- Leader: Abdalla Hamdok
- Founded: October 2023
- Dissolved: February 2025

= Tagadum =

Civilian coalition in Sudan

The Sudanese Coordination of Civil Democratic Forces (Tagadum) (تنسيقية القوى المدنية الديمقراطية السودانية (تقدم)) was a pro-civilian-power coalition in Sudan which is involved in peace negotiations in the War in Sudan. Taqaddum claims to be neutral in the conflict. The coalition was founded in October 2023. It is led by former Prime Minister Abdallah Hamdok. In January 2024, Hamdok met the leader of the Rapid Support Forces Mohamed Hamdan Daglo in Addis Ababa.
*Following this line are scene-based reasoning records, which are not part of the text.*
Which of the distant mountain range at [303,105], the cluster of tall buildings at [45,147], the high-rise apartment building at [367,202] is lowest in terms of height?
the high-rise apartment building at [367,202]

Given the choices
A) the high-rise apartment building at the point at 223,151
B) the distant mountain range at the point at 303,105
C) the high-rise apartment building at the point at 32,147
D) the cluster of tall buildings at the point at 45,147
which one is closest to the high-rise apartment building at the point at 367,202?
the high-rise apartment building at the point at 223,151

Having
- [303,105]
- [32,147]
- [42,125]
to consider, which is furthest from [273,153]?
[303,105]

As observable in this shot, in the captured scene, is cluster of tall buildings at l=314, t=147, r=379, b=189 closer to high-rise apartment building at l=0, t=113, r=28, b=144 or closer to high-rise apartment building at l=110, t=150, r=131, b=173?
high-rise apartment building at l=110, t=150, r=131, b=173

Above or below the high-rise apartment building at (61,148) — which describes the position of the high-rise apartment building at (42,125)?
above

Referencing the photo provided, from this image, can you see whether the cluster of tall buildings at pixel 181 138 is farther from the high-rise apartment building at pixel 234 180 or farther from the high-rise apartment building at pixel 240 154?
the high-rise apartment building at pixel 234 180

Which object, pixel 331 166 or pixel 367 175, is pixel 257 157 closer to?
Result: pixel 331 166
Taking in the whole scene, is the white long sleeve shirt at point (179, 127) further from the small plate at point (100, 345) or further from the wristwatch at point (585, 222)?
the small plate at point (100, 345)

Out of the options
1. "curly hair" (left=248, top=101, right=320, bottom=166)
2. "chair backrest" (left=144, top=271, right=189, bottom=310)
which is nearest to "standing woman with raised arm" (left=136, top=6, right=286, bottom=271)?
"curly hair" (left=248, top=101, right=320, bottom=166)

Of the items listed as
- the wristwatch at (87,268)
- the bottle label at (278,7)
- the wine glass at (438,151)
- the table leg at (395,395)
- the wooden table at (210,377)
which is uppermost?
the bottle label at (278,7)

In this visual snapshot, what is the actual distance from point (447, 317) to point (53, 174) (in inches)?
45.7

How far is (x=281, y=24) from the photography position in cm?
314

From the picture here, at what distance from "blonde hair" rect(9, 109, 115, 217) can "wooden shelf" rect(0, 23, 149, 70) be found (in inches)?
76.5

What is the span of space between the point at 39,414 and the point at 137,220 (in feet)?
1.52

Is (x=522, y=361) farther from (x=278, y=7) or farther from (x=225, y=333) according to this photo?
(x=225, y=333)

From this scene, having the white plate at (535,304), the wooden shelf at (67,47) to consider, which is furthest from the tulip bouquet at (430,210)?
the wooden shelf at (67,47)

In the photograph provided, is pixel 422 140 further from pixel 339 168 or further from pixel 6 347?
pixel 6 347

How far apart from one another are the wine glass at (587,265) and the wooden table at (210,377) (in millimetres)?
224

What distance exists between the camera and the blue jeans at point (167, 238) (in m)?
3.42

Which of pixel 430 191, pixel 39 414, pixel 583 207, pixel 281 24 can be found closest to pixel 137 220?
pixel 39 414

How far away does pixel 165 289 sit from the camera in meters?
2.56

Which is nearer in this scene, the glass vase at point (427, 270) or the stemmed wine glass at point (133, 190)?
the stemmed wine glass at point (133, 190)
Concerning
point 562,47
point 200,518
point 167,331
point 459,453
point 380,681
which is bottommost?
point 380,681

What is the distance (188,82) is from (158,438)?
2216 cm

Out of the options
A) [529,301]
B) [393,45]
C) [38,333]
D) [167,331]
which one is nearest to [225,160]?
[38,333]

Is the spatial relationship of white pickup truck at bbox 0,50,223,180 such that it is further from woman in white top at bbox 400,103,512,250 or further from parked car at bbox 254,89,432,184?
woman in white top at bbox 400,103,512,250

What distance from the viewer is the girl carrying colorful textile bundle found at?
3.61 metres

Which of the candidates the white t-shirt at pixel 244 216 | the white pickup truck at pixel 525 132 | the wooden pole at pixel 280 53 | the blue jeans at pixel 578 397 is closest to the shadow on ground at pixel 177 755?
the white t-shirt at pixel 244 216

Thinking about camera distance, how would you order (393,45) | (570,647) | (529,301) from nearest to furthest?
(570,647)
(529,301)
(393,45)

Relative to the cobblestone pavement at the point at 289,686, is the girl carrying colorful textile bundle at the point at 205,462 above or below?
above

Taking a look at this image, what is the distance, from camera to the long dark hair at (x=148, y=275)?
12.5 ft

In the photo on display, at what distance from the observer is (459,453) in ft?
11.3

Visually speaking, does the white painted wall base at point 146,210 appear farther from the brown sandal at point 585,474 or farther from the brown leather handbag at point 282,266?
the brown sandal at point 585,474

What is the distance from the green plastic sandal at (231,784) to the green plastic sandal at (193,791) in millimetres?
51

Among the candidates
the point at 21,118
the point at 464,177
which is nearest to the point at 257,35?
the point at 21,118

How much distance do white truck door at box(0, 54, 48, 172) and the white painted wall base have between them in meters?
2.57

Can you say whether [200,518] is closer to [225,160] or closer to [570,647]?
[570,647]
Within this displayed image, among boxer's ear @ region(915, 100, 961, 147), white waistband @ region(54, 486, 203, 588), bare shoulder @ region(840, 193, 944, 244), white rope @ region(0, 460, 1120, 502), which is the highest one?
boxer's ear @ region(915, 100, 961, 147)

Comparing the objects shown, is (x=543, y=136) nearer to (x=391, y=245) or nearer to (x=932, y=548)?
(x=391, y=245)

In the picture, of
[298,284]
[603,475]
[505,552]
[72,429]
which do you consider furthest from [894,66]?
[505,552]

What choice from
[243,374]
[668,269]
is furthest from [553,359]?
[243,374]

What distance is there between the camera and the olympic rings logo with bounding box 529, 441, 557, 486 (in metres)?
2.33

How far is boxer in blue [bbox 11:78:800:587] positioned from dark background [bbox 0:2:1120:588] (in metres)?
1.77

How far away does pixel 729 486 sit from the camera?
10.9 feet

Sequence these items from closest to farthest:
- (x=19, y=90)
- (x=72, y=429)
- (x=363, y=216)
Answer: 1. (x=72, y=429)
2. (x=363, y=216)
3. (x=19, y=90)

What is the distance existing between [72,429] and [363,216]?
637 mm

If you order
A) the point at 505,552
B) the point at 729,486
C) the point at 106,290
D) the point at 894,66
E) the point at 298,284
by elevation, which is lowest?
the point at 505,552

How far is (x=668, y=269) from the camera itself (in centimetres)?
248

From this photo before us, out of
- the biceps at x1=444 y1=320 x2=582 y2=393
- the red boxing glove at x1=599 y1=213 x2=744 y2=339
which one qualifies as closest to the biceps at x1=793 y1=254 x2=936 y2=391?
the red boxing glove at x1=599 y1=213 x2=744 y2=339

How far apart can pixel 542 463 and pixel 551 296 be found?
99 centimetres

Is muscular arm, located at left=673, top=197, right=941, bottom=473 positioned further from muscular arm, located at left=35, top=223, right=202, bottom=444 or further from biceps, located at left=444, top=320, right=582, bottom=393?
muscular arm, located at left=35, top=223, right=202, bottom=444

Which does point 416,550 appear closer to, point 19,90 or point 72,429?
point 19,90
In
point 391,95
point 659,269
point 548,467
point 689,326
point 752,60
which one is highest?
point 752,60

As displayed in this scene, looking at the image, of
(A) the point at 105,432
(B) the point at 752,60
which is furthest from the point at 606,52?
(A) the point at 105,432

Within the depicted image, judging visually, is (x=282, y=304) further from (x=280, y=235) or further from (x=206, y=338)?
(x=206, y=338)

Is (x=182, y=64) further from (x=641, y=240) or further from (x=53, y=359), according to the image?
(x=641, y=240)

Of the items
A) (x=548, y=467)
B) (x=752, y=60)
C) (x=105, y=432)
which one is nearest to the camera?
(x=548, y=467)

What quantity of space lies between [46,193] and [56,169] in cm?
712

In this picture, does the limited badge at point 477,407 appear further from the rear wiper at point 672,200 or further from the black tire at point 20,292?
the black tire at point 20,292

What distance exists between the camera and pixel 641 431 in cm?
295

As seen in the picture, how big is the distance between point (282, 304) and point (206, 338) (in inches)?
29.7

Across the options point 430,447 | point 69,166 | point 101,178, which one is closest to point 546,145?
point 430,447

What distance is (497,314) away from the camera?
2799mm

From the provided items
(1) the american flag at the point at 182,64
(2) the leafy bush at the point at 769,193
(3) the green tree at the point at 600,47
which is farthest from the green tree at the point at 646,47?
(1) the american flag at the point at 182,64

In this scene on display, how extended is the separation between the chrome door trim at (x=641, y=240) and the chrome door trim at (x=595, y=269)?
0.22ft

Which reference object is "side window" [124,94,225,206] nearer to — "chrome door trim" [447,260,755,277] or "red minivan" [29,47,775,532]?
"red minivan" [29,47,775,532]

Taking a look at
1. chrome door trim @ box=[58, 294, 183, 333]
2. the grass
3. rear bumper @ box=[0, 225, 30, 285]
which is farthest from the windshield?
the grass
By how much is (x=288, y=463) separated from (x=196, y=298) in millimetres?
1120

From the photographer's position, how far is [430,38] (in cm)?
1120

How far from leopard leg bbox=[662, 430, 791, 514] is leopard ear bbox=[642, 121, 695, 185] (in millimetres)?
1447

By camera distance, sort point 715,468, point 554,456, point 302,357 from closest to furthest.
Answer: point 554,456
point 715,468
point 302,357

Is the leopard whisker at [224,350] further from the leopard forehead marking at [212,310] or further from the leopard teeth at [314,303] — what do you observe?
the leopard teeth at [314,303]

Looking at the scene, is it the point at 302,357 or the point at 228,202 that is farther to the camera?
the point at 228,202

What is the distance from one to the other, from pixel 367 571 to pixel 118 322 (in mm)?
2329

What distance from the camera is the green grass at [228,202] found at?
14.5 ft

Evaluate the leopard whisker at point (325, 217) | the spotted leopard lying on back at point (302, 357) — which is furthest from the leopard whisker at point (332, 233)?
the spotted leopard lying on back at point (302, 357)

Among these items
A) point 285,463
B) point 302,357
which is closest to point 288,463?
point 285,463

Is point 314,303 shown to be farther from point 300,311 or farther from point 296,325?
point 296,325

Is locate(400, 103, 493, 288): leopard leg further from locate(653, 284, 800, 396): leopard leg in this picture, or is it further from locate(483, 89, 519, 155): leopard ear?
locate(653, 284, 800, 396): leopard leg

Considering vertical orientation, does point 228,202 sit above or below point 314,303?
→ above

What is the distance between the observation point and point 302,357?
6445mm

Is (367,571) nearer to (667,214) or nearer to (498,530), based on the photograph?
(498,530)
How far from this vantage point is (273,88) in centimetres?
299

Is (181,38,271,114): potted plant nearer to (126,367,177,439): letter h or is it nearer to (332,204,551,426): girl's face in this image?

In April 2024, Hamdok met with President of France Emmanuel Macron in Paris.

On 24 September 2024, the Attorney-General of Sudan, Fath Al-Tayfour, formally accused Abdallah Hamdok and 15 other leaders of the Tagadum coalition of complicity in war crimes and genocide committed by the RSF and called for a red notice to be issued by Interpol. The Tagadum denied the charges. That same month, Tagadum's lawyer, Montaser Abdullah was abducted; he was later found the following month in prison having been charged with the same crimes. He was acquitted and released in October 2025.

Tagadum announced its dissolution on 10 February 2025, with Hamdok forming a new body, known as the Civil Democratic Alliance of the Forces of the Revolution (Sumoud), the following day. A rival Rapid Support Forces allied political movement, the Sudan Founding Alliance was formed a week later in Nairobi, Kenya.